#### 本文 ####

今日、明日と Tsukuba Mini Maker Faire 2020 に出展します。
皆さん、よろしければ見に来てください。

展示物は、Ultra96-V2 のPMOD 拡張基板すべてと、Ultra96-V2 と PMOD 拡張基板+OV5642 カメラで自分の家の前の道をガボールフィルタ、ラプラシアンフィルタでどう見えるかをディスプレイに表示します。
ガボールフィルタとラプラシアンフィルタを使ってUltra96-V2でカメラ画像をフィルタする3(完成)”を展示します。

家の前の道
TMMF2020_4_200215.jpeg

ラプラシアンフィルタ処理
TMMF2020_3_200215.jpeg

ガボールフィルタ左白線用
TMMF2020_1_200215.jpeg

ガボールフィルタ右白線用
TMMF2020_2_200215.jpeg

Zybot を静的展示して、走っている様子の動画を流します。
TMMF2020_5_200215.jpeg

後は、過去に作ったアクリルサインを持っていこうと思っています。
Make_2013_3_131104.jpg

プレゼンテーションもします。日曜日のオオトリです。
FPGAでリアルタイムに画像をフィルタしよう”という題です。

どうぞよろしくお願いします。

時節柄、マスク姿でいると思いますので、ご理解ください。

#### 提供情報 ####

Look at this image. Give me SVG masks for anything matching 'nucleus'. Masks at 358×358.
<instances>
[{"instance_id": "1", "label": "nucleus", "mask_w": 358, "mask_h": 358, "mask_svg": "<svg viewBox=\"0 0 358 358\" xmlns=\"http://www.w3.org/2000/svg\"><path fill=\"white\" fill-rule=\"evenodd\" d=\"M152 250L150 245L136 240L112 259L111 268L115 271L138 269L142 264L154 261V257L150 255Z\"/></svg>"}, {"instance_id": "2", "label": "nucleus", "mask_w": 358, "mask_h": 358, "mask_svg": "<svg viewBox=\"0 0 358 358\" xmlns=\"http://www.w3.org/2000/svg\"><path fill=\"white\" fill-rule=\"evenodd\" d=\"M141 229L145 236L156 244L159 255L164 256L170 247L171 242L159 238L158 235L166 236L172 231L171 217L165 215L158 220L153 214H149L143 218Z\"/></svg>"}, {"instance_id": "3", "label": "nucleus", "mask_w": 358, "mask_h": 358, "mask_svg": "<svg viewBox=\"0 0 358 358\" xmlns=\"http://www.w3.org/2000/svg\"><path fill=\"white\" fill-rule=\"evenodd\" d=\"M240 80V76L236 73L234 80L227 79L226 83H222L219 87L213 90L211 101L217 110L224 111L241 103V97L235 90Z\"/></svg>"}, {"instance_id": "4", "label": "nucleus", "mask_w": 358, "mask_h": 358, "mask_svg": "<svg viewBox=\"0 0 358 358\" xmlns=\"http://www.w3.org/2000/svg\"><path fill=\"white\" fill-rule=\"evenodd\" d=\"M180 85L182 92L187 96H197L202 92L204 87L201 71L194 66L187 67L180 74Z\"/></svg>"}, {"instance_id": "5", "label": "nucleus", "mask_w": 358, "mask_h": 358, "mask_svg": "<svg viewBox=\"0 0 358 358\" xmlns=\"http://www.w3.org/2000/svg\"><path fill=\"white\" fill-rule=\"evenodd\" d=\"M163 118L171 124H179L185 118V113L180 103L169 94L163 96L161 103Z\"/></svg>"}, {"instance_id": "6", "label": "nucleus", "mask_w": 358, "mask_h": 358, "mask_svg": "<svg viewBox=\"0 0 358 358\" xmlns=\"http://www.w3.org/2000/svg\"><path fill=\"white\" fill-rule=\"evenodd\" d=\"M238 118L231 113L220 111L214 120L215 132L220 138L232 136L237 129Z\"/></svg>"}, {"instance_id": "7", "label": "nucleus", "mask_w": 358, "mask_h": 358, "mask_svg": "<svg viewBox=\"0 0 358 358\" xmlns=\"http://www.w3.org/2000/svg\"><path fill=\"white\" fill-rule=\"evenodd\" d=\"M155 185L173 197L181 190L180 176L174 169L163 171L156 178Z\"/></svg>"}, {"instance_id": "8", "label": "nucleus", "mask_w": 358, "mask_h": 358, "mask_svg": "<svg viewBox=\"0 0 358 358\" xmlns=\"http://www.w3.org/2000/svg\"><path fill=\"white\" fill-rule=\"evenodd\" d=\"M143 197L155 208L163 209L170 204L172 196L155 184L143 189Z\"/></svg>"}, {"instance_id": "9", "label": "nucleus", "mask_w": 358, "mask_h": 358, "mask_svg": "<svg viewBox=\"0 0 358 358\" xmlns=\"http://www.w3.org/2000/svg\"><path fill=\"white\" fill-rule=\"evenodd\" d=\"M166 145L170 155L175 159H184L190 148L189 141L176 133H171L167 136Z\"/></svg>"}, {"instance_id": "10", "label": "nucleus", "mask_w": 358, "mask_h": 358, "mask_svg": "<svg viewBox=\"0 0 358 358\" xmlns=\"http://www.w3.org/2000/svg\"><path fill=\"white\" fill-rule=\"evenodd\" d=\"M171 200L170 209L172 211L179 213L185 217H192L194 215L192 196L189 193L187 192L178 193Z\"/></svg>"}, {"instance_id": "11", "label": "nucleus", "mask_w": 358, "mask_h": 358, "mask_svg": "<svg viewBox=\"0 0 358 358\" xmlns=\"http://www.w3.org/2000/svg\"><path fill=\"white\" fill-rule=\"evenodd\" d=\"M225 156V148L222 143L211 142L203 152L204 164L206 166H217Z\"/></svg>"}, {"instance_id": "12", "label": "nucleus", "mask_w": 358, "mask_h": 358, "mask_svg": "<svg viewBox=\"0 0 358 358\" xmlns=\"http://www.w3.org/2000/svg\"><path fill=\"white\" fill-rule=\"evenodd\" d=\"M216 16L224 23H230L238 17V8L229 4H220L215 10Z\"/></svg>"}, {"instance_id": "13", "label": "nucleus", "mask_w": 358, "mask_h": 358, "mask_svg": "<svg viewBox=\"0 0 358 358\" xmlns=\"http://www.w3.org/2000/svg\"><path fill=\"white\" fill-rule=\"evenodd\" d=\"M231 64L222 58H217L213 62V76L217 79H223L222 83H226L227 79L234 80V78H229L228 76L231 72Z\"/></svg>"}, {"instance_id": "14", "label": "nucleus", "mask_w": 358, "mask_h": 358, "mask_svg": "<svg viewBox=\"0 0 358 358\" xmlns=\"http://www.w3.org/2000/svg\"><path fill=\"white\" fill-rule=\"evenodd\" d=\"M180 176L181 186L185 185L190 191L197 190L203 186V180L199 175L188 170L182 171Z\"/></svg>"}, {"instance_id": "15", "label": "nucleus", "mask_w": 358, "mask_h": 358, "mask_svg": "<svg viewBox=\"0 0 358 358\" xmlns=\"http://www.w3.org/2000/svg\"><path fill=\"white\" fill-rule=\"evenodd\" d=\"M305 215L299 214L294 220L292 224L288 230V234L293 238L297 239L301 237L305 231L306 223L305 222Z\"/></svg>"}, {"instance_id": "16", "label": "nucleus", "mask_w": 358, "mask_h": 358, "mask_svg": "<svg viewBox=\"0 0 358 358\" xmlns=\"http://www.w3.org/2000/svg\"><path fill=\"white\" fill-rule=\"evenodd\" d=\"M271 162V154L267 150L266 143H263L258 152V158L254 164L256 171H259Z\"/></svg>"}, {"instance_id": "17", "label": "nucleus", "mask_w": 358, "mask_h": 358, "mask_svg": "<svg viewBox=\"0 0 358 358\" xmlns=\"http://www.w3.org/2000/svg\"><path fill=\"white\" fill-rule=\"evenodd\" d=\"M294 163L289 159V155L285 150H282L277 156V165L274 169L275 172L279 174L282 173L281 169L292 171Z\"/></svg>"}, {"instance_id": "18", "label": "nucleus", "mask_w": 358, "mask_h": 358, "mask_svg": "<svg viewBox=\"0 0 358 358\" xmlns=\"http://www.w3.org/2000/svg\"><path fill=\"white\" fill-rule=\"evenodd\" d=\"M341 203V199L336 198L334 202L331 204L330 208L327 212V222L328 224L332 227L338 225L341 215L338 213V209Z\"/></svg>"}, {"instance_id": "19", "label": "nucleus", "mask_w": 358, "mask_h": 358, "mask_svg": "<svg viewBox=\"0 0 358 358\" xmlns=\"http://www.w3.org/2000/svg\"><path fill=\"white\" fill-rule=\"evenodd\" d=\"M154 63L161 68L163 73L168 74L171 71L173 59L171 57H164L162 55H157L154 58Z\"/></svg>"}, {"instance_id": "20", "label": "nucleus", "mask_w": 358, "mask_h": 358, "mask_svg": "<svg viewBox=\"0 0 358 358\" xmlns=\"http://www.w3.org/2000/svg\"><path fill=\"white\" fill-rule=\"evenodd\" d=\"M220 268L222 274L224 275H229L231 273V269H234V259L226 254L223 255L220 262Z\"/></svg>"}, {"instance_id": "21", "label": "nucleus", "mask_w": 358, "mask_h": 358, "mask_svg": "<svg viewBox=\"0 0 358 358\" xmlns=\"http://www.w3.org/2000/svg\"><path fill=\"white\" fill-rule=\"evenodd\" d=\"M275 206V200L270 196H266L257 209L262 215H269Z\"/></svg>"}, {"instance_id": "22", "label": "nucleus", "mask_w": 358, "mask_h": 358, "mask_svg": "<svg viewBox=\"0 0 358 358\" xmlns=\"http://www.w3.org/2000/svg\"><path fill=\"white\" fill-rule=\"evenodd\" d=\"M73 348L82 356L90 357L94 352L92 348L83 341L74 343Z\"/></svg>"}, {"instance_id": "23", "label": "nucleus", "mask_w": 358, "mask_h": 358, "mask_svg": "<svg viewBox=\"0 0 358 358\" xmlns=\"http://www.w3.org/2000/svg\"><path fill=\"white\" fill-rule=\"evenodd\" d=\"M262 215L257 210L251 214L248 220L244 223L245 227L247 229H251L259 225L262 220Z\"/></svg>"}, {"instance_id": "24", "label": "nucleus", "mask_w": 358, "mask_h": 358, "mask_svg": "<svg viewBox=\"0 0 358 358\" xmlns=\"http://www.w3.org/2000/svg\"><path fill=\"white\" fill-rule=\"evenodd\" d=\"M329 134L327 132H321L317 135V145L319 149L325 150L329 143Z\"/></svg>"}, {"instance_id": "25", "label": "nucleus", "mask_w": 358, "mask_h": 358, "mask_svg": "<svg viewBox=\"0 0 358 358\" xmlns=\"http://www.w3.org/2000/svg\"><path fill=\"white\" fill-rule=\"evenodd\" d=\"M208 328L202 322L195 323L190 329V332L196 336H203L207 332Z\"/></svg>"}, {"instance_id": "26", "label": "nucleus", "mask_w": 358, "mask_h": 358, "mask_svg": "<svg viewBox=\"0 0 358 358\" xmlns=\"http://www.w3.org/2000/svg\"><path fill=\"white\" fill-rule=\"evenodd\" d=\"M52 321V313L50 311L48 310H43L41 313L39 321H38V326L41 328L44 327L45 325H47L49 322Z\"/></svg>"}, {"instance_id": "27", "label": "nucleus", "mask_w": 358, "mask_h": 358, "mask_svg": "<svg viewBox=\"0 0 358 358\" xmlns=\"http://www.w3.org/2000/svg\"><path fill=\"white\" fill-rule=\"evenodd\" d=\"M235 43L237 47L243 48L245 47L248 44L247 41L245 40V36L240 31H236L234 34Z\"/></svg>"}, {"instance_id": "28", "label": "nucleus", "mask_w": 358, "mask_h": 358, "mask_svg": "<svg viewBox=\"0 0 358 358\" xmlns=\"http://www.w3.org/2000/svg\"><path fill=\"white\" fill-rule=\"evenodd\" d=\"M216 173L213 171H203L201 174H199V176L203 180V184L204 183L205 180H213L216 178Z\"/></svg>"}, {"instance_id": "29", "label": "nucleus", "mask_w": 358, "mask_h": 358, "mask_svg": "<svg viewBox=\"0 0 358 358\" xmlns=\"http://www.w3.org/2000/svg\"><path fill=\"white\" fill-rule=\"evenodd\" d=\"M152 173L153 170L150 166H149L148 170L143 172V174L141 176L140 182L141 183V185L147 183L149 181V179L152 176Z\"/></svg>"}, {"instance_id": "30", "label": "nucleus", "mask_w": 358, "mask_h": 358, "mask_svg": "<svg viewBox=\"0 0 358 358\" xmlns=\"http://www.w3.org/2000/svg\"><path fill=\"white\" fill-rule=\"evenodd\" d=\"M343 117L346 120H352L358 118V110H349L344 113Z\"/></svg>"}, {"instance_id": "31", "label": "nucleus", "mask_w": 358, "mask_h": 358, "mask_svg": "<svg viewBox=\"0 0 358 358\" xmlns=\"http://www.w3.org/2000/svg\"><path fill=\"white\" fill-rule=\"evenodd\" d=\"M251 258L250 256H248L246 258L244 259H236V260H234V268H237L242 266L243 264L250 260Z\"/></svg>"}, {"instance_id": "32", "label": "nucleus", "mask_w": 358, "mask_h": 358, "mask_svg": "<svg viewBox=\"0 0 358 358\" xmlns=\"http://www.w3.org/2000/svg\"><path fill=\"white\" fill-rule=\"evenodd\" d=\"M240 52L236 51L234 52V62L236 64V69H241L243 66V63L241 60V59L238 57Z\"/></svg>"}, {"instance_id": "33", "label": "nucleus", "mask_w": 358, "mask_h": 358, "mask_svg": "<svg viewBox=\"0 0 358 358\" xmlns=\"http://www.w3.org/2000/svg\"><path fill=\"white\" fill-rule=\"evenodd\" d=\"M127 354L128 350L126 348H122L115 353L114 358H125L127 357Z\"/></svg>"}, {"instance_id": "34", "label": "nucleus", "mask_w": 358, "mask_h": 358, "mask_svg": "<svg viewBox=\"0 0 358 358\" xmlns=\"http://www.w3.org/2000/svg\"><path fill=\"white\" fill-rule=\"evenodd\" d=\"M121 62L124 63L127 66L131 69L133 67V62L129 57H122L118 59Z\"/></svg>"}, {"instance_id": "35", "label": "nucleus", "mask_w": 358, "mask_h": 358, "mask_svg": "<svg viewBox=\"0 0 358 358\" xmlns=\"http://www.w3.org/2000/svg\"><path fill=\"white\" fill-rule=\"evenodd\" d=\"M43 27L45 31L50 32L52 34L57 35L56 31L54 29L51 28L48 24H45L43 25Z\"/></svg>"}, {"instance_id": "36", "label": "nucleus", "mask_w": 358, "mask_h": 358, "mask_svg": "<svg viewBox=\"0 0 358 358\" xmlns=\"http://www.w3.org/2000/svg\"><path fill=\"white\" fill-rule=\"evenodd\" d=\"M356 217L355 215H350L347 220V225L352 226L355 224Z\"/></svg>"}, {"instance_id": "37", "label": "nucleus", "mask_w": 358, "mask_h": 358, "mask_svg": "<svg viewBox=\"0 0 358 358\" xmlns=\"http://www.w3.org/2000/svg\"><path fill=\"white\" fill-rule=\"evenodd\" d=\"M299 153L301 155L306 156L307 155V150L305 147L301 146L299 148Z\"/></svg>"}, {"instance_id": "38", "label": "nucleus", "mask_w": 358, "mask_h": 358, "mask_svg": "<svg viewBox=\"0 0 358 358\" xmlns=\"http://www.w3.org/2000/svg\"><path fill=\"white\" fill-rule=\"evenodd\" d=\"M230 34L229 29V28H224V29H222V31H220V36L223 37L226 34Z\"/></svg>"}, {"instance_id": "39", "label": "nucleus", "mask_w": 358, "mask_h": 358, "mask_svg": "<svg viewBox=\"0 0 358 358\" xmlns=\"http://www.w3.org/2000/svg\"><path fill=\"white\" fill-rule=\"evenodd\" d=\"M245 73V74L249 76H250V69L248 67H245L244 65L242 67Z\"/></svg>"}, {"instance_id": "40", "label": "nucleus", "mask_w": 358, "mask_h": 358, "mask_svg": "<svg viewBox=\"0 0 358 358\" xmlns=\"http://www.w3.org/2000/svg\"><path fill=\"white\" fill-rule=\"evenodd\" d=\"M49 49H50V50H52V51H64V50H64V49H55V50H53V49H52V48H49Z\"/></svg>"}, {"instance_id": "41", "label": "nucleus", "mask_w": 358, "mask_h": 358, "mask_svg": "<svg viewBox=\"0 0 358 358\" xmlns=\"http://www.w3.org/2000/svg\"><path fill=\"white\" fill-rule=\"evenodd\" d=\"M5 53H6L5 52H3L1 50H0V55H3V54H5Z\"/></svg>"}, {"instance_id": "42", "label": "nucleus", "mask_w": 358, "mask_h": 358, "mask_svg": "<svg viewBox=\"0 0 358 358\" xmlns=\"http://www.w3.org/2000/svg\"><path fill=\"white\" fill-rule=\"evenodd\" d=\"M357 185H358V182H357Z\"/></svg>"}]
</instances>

####

# 作業指示
本文について、次の問いに短く答えよ。
(a) Zybot はどのような形で展示されるか。
(b) プレゼンテーションの題は何か。
(c) 当日はどのような姿でいると述べているか。
答えるときは本文の内容だけを手がかりにすること。

# 解答
(a) 静的展示され、走っている様子の動画が流される。
(b) 「FPGAでリアルタイムに画像をフィルタしよう」
(c) マスク姿